= ОТРЫВОК =
++++

Но делом его жизни стало снятие видов Москвы на стыке XVIII-XIX веков. И нашу столицу накануне Двенадцатого года, накануне её гибели мы до сих пор воспринимаем глазами Алексеева. Сам Фёдор Яковлевич, приехав сюда в первый раз, сообщал президенту АХ графу А.С. Строганову: «По усмотрении Москвы я нашёл столько прекрасных предметов для картин, что нахожусь в недоумении, с которого вида прежде начать: должно было решиться, и я уже начал первый эскиз площади с церковью Василия Блаженного и зиму употреблю для написания картины». Такие Алексеевские полотна, как «Красная площадь», «Площадь в Кремле у Спасских ворот», «Соборная площадь в Кремле», «Вид Большого Каменного моста», «Вид на Воскресенские и Никольские ворота от Тверской улицы», исполненные в 1800-1801 и 1811 годах, стали поистине знаковыми.

А некоторые из его работ загадочны, поскольку загадочна сама ушедшая Белокаменная.

Вот, скажем, всем известное место – Арбатская площадь, кинотеатр «Художественный», вестибюль станции метро «Арбатская».

-4

Однако в XVIII веке на месте кинотеатра помещалась усадьба графа Гавриила Ивановича Головкина. На плане 1770-х годов показан главный фасад дома с переходом над улицей к церкви Святого Тихона Амафунтского.

На Алексеевской акварели мы видим палаты (возможно, еще Петровской эпохи) и устроенный самим графом переход к церкви, которая была его домовым храмом. А общая перспектива – давно закрывшийся переулок, в створе которого когда-то открывался вид на Кремль. Атрибуцию подтверждает фрагмент колоннады в правой части работы: это дом графа Апраксина, вошедший в объём нынешнего здания Министерства обороны на Знаменке.

++++

= ИСХОДНЫЕ ДАННЫЕ =
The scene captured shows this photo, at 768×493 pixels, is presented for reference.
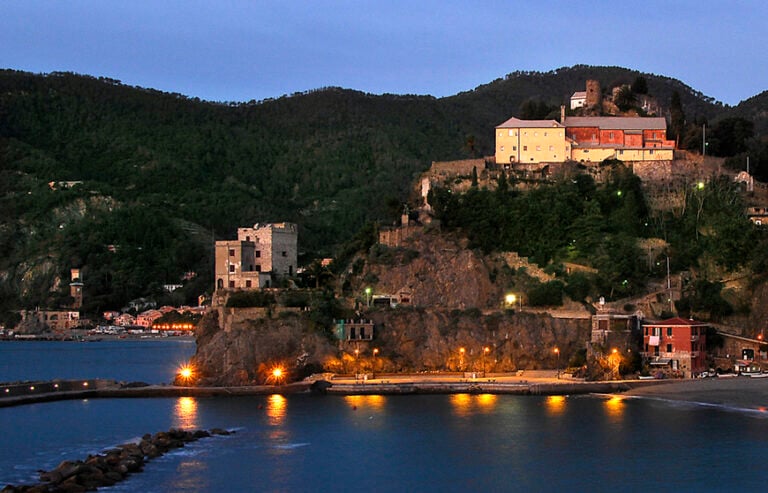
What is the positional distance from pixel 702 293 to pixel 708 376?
6.21 m

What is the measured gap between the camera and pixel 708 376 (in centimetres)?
6681

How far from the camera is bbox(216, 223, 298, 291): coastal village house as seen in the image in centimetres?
7612

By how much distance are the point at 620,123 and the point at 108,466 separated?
5068 cm

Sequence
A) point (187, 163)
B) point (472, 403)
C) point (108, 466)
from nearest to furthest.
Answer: point (108, 466), point (472, 403), point (187, 163)

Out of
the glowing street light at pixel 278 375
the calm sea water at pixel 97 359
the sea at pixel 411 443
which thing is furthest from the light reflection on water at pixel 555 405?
the calm sea water at pixel 97 359

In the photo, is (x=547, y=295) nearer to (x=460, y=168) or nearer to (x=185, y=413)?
(x=460, y=168)

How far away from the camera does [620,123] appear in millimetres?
83500

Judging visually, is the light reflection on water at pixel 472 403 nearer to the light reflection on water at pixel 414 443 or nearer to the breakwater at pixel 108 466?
the light reflection on water at pixel 414 443

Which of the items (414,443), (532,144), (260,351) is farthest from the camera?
(532,144)

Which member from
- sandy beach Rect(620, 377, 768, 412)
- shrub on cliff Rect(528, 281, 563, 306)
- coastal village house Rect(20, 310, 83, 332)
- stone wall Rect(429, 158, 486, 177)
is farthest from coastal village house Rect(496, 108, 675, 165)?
coastal village house Rect(20, 310, 83, 332)

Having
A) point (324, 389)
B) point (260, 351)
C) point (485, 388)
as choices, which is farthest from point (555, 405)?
point (260, 351)

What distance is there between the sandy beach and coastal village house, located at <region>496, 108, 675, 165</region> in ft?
69.3

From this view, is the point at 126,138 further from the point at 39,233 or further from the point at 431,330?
the point at 431,330

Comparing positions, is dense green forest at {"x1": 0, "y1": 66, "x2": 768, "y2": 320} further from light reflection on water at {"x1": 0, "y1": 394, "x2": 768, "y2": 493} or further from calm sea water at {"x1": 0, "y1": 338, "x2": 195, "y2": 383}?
light reflection on water at {"x1": 0, "y1": 394, "x2": 768, "y2": 493}
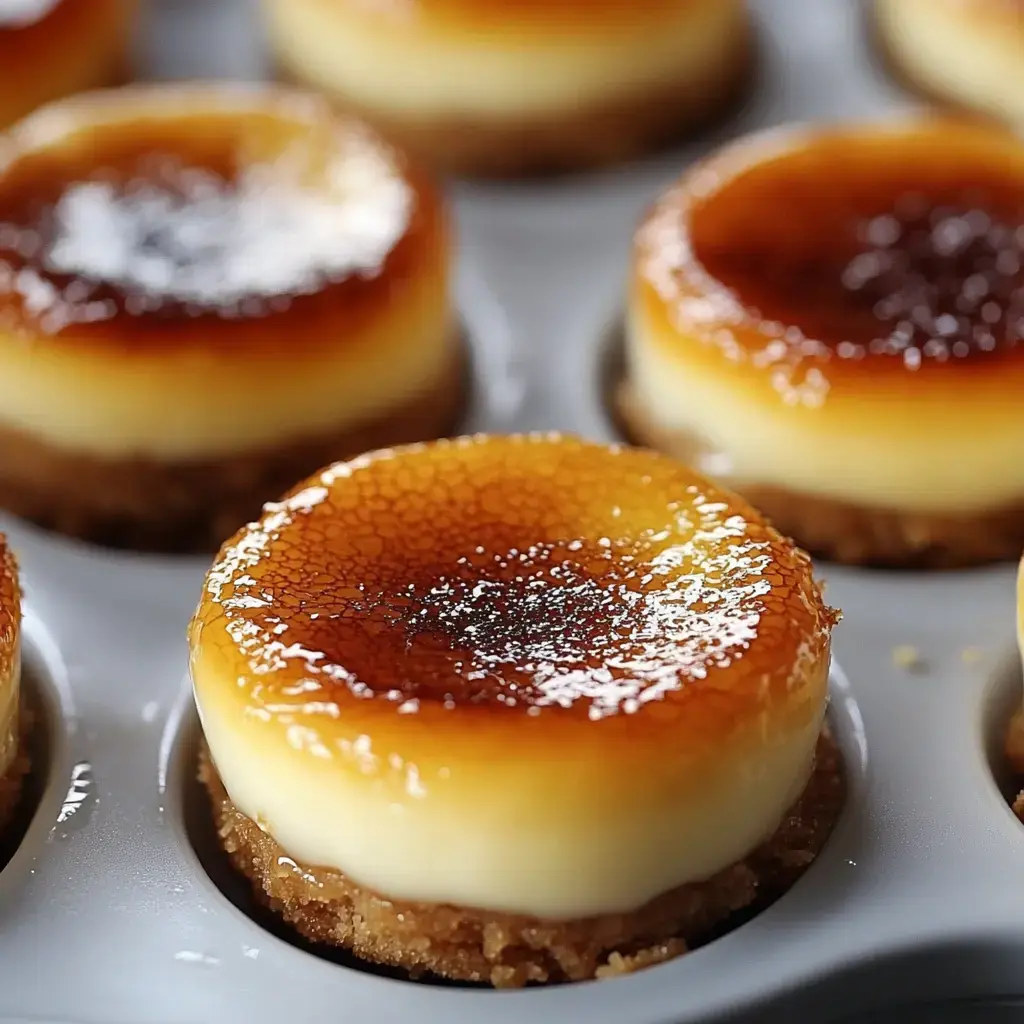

++++

Продолжите отрывок о московских видах Фёдора Алексеева, начав сразу после его последнего предложения.

Загадка номер два. Почему в начале улицы Мясницкой (современное владение 6) показана пятиглавая церковь в духе XVII века, когда на самом деле храм во имя Гребневской иконы Божией Матери был одноглавым?

-5

Ответ – в акварелях (с людьми и без), предшествующих живописному варианту: там всё показано правильно. Возможно, это специальный заказ некоего петербуржца, пожелавшего видеть московскую церковь с пятью главами.

В перспективе картины – Никольские ворота Китай-города, там, где сейчас Никольская улица выходит на Лубянскую площадь.

Гребневская церковь (не исключено, что она даже XVI столетия) была снесена в 1930-х годах. Участок долгое время пустовал, потом появился то самое здание под номером 6. А вот в глубине стоит дом, где жил Владимир Маяковский, и где ныне создан его музей. Именно там сохраняется память о храме, как о месте погребения В.К. Тредиаковского, поэта, реформатора русского стихосложения.

"Ильинские ворота и дом графини Разумовской».

Теперь узнаётся лишь сам дом – его нынешний адрес: улица Маросейка, 2. Варвара Петровна Разумовская, сестра графа Николая Петровича Шереметева (владельца усадеб Кусково и Останкино и знаменитого крепостного театра) и оставленная супруга графа Алексея Кирилловича Разумовского, обитала здесь примерно тогда, когда художник писал свой вид.

-6

На повторении сей работы, выполненной учеником Алексеева И.А. Мошковым, добавлены люди, среди них хрестоматийный фонарщик, а на балконе дома – господа, в том числе, возможно, сама хозяйка.

Но может самым знаменитым здешним владельцем был наполеоновский маршал Эдуар Мортье, командир Молодой гвардии, назначенный императором губернатором Москвы. Именно он руководил минированием и взрывами Кремля и покинул город 11 октября 1812 года во главе арьергарда.

У левого края картины мы видим колокольню церкви Николы в Клённиках – храм этот, по счастью, уцелел. В то же время нет моста через ров, как нет и самого рва (засыпан в 1810-х годах) перед бастионами и стеной Китай-города.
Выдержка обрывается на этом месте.